Unlike ordinary shame, “internalized shame” lingers and changes our self-image. It’s shame that has become “toxic.

When a person is ruled by toxic shame it interferes with their ability to accept positive regard.   For in childhood they internalized the belief of not being worthy of being loved or given any attention.

It dawned on me today as I couldn’t look into the mirror, that I just hate myself because I’m ashamed of me.
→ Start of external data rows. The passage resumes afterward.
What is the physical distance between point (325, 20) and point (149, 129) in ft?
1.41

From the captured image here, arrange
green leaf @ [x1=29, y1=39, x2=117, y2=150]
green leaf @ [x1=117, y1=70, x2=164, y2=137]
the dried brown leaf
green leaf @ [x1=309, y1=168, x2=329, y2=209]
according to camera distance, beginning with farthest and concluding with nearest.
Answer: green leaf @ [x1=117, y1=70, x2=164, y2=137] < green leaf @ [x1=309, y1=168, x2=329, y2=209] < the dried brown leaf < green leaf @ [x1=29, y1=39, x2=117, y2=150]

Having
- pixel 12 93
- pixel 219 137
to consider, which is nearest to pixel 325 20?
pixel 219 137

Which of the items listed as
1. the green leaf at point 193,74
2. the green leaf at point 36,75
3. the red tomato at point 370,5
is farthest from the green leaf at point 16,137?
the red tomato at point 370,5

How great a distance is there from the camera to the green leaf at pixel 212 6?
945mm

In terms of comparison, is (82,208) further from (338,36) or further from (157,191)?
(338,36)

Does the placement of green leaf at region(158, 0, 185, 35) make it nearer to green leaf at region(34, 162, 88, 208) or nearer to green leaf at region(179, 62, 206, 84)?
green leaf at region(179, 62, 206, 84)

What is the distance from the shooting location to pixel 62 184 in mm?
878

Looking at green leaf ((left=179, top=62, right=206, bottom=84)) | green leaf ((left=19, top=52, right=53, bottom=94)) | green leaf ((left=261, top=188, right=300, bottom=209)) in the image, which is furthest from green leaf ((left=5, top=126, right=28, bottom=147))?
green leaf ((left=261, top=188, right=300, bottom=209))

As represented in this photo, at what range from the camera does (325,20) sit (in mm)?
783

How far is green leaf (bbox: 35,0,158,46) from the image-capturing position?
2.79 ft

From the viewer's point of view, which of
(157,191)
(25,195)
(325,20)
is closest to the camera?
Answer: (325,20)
I wonder if this shame will ever leave.  I’ve got a new shrink I’ve been seeing for about 9 months.   I’ll call her Lee.  One can’t help but feel disillusioned after 20 years in/out of therapy.   I’ve ditched seeing Lee the past month.  Made up some excuse or other.  I mean everyone needs a mental health day from the mental health provider.   Oh wait this can’t be treatment resistance this soon can it?  I am feeling vulnerable because we are past the point of rapport building, and she’s a quick study.  She sees through my best defense mechanisms, and is trying to dig deeper and I’m running like hell.

There’s no shame in investing in a sturdy paper bag to wear over my head to hide myself, right?  Wearing bags are so much easier than facing your own demons.  ‘Cause Lord knows I’m hoping for a loophole.